=== Your tasks ===
[a] Answer these questions using the AI Flow summary:
(i) Which three kinds of devices or servers make up the system architecture?
(ii) What theory grounds the paper's case for cooperative inference?
(iii) Which task is used in the case study?
[b] Decide whether each statement agrees with the AI Flow summary. Answer yes or no, and quote the words that settle it.
(i) The framework offers four inference paradigms.
(ii) Speculative decoding is one of the enabling techniques outlined.
(iii) Security is named as an area for future work.
[c] Print the part of the AI Flow summary starting at "AI Flow at the" and ending at "in future work.".

=== Quoted passage ===
┏━━

AI Flow at the Network Edge
Jiawei Shao, Xuelong Li
TL;DR
AI Flow addresses the challenge of running large, multimodal models at the network edge by introducing a holistic edge-edge-cloud cooperative framework. It articulates a system architecture with edge devices, edge servers, and cloud servers, plus three inference paradigms that adapt to resource and network conditions. The paper provides theoretical insights grounded in the information bottleneck to justify cooperative inference and outlines enabling techniques such as split inference and speculative decoding, complemented by a case study on image captioning showing near-d cloud-level quality with reduced latency. The work demonstrates the practical viability of distributing intelligence across the edge, enabling low-latency, task-oriented communications and highlighting avenues for security, co-design, and scalability in future work.

┗━━

=== Supplied information ===
┏━━

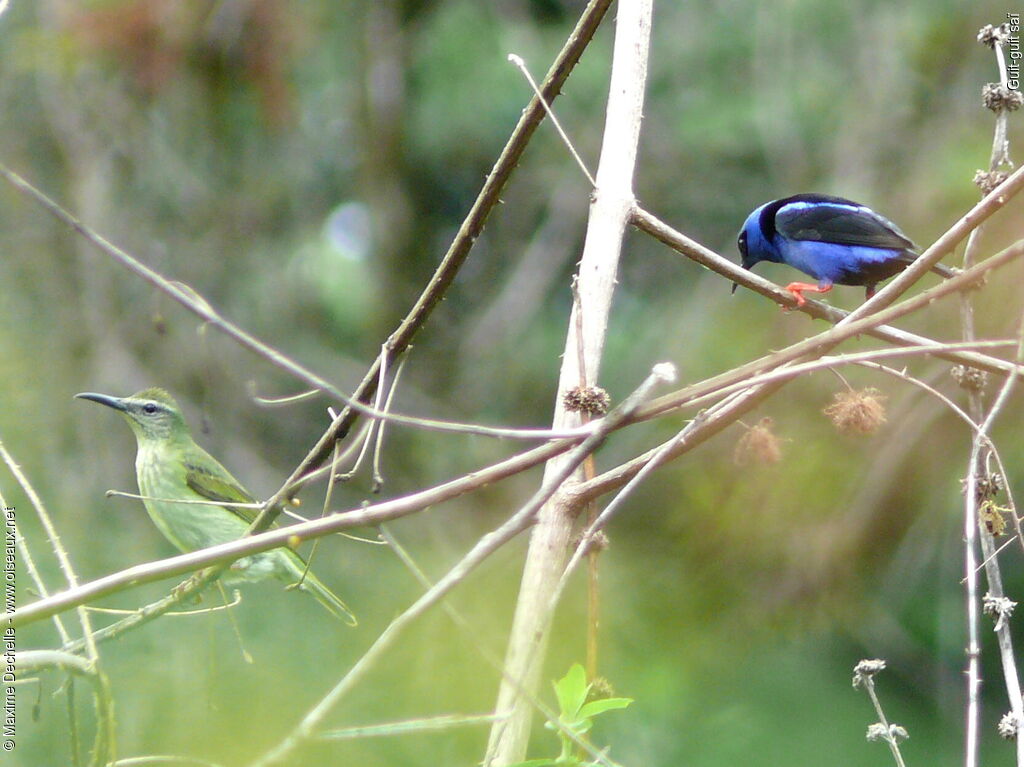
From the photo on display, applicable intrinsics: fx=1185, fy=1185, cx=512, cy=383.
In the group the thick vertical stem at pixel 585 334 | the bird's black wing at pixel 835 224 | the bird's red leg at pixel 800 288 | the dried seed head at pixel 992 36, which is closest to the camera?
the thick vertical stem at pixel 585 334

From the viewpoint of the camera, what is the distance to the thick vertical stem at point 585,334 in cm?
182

┗━━
┏━━

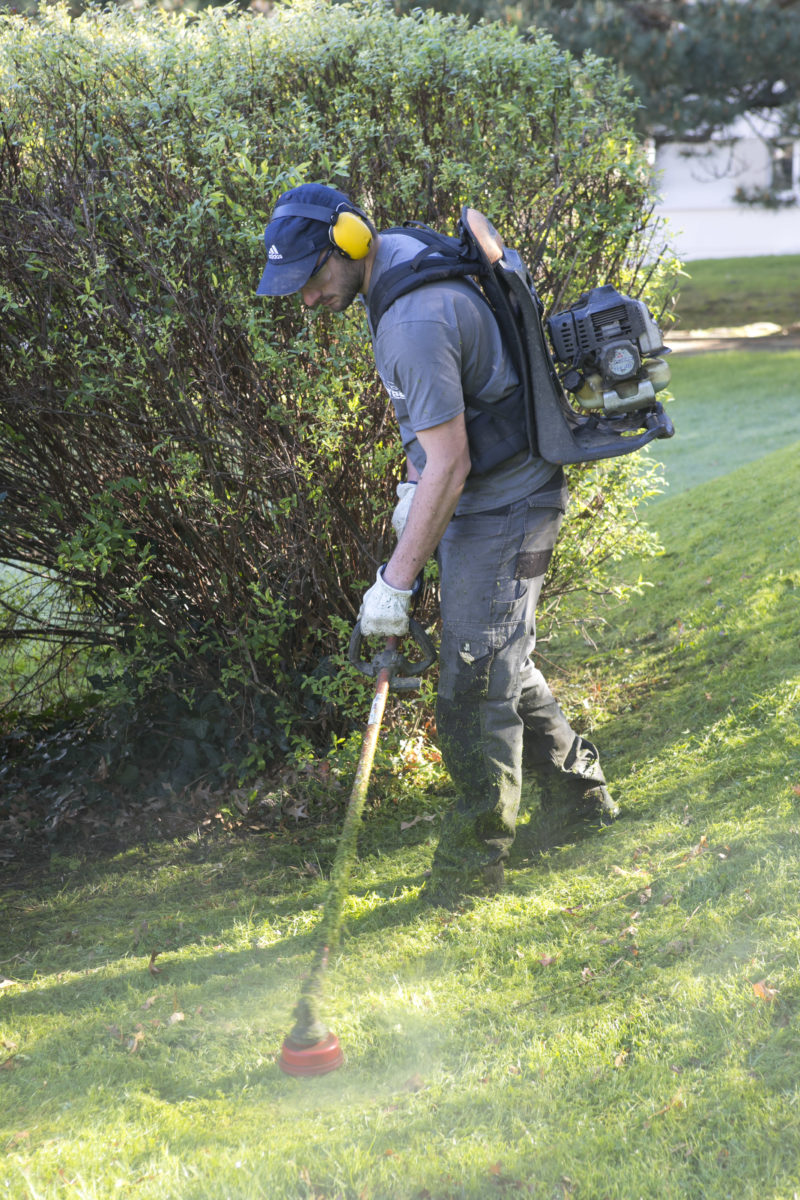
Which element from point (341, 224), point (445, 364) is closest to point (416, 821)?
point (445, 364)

┗━━

=== Solutions ===
[a]
(i) Edge devices, edge servers, and cloud servers.
(ii) The information bottleneck.
(iii) Image captioning.

[b]
(i) No: "three inference paradigms that adapt to resource and network conditions"
(ii) Yes: "outlines enabling techniques such as split inference and speculative decoding"
(iii) Yes: "highlighting avenues for security, co-design, and scalability in future work"

[c]
AI Flow at the Network Edge
Jiawei Shao, Xuelong Li
TL;DR
AI Flow addresses the challenge of running large, multimodal models at the network edge by introducing a holistic edge-edge-cloud cooperative framework. It articulates a system architecture with edge devices, edge servers, and cloud servers, plus three inference paradigms that adapt to resource and network conditions. The paper provides theoretical insights grounded in the information bottleneck to justify cooperative inference and outlines enabling techniques such as split inference and speculative decoding, complemented by a case study on image captioning showing near-d cloud-level quality with reduced latency. The work demonstrates the practical viability of distributing intelligence across the edge, enabling low-latency, task-oriented communications and highlighting avenues for security, co-design, and scalability in future work.